##### RECORDS TO USE #####

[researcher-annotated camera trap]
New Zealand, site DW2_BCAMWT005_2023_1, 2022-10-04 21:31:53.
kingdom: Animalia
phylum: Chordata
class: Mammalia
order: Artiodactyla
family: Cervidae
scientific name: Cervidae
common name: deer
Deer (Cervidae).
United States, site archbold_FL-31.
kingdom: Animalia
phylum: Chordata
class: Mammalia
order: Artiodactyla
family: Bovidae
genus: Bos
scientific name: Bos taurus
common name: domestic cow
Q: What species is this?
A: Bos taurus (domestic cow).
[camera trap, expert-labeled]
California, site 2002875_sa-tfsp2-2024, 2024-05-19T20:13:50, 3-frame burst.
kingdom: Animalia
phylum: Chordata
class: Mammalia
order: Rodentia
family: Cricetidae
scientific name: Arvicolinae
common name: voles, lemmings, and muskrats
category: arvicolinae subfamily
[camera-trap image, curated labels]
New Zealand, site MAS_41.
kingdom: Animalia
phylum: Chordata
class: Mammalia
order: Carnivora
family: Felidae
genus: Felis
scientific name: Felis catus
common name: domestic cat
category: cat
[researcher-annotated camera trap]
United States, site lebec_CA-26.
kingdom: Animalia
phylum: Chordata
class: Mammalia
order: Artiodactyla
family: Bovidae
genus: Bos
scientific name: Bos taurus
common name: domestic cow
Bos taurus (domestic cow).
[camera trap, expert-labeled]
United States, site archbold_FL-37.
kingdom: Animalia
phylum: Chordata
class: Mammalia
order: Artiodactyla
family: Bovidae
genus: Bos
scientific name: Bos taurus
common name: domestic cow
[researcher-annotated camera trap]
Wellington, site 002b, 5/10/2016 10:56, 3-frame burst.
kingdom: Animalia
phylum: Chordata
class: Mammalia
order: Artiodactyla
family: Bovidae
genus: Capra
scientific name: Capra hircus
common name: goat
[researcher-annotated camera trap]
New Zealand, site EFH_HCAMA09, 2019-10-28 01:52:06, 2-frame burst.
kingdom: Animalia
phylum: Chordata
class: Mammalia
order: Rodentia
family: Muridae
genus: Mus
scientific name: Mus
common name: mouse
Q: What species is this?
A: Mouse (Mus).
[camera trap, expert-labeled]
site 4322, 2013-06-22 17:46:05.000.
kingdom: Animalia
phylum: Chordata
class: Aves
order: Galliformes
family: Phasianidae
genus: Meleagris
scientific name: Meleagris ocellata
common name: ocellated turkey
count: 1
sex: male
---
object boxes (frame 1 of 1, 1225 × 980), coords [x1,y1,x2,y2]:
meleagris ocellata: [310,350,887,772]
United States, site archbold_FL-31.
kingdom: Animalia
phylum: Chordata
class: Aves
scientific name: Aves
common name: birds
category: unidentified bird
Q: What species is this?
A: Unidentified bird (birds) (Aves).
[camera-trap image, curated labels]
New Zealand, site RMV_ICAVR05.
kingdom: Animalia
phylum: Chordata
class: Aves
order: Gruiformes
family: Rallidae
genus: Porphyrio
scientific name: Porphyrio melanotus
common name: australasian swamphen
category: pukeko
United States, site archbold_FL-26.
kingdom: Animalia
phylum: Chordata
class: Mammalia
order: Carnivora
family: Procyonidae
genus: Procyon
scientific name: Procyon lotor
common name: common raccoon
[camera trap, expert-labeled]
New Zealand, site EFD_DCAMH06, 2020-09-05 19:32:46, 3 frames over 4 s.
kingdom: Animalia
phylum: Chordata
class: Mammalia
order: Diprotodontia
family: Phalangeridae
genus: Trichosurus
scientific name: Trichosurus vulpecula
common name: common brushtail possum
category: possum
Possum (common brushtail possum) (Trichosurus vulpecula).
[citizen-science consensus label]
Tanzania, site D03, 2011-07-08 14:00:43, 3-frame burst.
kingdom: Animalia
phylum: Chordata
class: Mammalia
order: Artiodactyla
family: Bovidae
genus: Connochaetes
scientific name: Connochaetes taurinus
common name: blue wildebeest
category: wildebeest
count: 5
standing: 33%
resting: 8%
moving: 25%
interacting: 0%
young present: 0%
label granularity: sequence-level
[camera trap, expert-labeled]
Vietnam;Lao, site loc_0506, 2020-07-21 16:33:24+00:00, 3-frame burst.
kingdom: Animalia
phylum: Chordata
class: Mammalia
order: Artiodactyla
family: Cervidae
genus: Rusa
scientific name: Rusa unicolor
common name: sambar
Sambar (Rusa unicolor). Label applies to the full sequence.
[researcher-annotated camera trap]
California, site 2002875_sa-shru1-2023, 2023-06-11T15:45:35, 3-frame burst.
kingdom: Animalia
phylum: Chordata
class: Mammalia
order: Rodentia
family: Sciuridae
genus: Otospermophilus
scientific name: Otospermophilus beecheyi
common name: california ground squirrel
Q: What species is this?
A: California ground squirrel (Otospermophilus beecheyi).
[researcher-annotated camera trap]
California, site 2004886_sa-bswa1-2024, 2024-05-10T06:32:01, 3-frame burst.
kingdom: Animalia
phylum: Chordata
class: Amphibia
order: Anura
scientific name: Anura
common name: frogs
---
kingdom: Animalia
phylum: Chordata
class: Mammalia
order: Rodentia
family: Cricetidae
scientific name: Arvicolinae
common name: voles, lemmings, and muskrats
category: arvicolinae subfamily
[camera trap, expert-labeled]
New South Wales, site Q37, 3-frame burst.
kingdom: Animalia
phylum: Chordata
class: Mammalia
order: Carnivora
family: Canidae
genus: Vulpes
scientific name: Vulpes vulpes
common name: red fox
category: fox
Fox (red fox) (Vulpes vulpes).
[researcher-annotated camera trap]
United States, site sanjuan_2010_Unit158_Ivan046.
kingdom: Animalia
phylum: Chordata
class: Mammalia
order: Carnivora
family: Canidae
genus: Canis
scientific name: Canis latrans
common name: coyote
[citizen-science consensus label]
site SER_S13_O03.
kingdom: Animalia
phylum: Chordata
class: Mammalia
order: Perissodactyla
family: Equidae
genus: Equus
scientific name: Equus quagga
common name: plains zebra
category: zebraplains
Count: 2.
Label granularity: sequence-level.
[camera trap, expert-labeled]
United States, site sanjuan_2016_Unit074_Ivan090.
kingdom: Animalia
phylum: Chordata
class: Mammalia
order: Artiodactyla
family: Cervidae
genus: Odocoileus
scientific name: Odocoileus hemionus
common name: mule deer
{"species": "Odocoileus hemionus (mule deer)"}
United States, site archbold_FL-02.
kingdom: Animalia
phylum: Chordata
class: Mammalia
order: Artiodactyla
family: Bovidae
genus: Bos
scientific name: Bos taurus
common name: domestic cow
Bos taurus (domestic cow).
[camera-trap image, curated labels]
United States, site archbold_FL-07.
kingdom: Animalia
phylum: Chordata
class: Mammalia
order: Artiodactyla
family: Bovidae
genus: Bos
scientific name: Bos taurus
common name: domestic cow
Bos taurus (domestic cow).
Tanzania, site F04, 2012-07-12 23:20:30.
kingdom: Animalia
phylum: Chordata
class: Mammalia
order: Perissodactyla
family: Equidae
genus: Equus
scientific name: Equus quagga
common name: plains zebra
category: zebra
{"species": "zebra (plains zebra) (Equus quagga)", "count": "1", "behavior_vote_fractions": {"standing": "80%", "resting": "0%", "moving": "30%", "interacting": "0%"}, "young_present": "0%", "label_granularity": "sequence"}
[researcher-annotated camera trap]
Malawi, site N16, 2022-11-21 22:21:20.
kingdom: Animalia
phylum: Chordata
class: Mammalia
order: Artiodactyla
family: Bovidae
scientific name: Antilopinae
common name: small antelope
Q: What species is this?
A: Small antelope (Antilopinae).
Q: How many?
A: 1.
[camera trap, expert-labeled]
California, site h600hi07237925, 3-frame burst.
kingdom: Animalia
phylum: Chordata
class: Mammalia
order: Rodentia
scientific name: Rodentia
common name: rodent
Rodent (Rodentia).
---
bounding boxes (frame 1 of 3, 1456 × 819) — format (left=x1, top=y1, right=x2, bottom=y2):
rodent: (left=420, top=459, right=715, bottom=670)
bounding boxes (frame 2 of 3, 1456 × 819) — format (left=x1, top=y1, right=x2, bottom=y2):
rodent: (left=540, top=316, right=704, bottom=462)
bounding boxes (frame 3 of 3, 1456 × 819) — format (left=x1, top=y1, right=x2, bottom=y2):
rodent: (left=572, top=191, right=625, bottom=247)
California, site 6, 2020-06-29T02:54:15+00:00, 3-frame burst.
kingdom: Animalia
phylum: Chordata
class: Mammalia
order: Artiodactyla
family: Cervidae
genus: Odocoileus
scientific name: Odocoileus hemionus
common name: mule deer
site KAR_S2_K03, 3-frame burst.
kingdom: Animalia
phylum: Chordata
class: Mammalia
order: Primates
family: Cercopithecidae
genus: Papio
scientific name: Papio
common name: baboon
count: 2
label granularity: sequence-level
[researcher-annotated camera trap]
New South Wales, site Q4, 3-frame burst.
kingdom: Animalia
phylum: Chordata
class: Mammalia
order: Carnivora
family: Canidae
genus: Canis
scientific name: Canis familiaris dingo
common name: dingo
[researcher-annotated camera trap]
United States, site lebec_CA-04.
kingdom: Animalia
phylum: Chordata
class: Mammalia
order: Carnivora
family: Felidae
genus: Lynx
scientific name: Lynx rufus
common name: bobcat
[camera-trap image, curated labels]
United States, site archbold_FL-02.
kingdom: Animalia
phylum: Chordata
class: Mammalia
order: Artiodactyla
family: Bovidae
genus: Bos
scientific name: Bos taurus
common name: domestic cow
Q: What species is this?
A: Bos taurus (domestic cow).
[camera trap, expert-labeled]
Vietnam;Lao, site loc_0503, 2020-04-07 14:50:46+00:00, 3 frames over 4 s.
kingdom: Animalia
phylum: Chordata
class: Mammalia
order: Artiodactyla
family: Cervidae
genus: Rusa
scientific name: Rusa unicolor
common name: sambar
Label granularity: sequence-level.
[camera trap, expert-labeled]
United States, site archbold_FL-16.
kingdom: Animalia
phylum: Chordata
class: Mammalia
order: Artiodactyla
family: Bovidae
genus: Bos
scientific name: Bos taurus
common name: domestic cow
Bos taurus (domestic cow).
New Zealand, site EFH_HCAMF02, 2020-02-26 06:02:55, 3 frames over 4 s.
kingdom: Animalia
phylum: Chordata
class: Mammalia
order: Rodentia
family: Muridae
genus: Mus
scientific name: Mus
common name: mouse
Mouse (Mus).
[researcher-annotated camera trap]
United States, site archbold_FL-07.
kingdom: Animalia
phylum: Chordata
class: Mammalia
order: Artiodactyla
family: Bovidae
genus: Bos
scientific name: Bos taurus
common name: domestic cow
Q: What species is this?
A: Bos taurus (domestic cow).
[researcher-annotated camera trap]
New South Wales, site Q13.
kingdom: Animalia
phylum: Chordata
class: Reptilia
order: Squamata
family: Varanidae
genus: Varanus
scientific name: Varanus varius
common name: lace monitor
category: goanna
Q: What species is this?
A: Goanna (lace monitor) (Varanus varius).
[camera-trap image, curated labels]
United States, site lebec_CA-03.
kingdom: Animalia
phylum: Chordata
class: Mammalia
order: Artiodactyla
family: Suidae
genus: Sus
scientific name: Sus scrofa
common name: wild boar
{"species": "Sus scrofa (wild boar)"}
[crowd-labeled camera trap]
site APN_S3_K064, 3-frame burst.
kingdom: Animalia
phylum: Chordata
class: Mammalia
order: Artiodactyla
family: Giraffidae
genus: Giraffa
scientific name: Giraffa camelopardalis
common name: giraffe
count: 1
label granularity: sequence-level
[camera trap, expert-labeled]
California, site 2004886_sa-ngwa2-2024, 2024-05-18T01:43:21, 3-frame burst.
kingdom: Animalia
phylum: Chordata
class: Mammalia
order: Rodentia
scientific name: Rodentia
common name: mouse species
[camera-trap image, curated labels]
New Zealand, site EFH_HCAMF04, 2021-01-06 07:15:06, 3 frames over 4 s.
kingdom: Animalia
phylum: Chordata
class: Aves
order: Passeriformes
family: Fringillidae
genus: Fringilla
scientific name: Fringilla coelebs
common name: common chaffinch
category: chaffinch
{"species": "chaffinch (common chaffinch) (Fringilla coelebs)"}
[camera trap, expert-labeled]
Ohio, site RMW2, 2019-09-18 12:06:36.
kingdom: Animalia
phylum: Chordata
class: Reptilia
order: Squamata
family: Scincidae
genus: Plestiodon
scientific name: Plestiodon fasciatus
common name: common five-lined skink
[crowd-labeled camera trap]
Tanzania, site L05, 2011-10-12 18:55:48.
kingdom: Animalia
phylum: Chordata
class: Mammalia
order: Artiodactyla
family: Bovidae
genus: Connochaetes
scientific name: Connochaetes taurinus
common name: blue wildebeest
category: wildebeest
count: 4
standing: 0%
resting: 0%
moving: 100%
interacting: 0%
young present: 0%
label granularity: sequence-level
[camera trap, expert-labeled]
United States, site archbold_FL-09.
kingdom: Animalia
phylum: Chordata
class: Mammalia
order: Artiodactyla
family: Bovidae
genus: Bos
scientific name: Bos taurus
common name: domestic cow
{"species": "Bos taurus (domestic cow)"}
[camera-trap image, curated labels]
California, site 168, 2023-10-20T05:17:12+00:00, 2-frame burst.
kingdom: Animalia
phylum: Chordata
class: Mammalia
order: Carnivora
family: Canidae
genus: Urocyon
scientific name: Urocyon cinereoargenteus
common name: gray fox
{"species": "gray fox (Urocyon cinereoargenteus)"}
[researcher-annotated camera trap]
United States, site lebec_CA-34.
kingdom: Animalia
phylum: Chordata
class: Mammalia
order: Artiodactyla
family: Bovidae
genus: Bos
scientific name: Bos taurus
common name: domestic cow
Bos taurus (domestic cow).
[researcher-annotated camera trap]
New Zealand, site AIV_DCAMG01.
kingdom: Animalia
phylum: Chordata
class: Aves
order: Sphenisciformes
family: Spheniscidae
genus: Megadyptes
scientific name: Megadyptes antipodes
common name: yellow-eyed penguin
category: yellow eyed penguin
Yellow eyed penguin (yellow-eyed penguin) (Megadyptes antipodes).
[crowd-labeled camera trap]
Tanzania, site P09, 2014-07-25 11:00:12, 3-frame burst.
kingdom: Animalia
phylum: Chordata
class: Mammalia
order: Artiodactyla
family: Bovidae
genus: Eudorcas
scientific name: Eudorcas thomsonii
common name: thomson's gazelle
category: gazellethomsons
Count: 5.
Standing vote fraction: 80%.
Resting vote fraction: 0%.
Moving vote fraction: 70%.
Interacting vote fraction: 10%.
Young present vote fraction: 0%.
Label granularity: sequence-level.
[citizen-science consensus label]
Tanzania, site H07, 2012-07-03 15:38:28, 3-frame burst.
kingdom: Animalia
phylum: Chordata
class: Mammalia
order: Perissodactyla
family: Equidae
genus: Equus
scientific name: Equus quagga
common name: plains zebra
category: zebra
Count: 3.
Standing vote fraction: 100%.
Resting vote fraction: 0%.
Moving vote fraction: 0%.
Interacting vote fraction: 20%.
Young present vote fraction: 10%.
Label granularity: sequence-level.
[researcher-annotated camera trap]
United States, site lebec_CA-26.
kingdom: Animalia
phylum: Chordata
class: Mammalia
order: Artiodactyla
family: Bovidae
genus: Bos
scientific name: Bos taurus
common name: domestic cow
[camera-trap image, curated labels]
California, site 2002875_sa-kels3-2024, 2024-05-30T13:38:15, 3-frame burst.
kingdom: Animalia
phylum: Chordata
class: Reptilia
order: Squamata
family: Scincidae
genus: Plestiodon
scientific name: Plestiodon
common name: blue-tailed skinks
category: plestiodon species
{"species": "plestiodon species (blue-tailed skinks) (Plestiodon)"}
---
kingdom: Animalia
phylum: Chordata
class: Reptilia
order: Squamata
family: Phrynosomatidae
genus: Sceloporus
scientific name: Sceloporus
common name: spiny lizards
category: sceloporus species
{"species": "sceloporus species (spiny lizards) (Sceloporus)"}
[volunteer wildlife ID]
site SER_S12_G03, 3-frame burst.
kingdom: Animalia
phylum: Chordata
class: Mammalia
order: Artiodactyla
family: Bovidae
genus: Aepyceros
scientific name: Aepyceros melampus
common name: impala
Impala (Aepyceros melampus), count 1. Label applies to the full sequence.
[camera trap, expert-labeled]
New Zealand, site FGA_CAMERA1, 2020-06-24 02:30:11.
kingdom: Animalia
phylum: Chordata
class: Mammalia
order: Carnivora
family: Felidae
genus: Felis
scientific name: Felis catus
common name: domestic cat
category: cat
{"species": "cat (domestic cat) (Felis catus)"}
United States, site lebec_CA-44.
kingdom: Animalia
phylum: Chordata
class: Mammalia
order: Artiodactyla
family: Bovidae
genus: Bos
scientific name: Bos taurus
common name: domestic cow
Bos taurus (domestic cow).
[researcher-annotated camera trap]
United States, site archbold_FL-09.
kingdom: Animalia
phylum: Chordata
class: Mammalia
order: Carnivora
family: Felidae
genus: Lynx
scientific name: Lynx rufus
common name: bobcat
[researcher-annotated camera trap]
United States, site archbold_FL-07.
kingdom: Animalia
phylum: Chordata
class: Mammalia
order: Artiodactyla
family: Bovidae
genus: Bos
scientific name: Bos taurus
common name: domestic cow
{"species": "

#####

> [REQUIREMENT] Tell how many lines of the data above include the string "Canis", with no other text in the answer.

> [TASK OUTPUT] 4